Today’s guest is Thomas Hazlett, former chief economist of the FCC and author of The Political Spectrum: The Tumultuous Liberation of Wireless Technology, from Herbert Hoover to the Smartphone. Perceptive listeners may recall that Ed Lopez mentioned Hazlett’s work in our interview on political change.

Hazlett’s work concerns the legal institutions surrounding the radio spectrum.

Popular legend has it that before the Federal Radio Commission was established in 1927, the radio spectrum was in chaos, with broadcasting stations blasting powerful signals to drown out rivals. In this fascinating and entertaining history, Thomas Winslow Hazlett, a distinguished scholar in law and economics, debunks the idea that the U.S. government stepped in to impose necessary order. Instead, regulators blocked competition at the behest of incumbent interests and, for nearly a century, have suppressed innovation while quashing out-of-the-mainstream viewpoints.
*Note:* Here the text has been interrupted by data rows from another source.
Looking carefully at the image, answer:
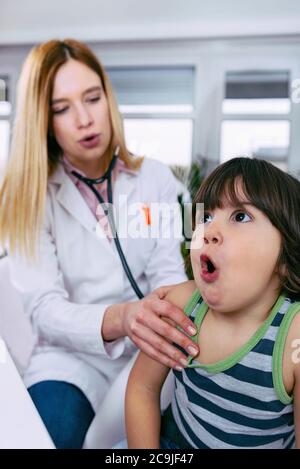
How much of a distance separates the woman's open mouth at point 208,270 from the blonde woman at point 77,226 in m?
0.11

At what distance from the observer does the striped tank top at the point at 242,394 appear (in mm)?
667

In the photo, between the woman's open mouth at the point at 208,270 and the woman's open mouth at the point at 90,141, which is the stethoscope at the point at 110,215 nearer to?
the woman's open mouth at the point at 90,141

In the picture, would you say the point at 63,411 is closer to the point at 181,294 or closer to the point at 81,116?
Result: the point at 181,294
Hazlett details how spectrum officials produced a “vast wasteland” that they publicly criticized but privately protected. The story twists and turns, as farsighted visionaries—and the march of science—rise to challenge the old regime. Over decades, reforms to liberate the radio spectrum have generated explosive progress, ushering in the “smartphone revolution,” ubiquitous social media, and the amazing wireless world now emerging. Still, the author argues, the battle is not even half won.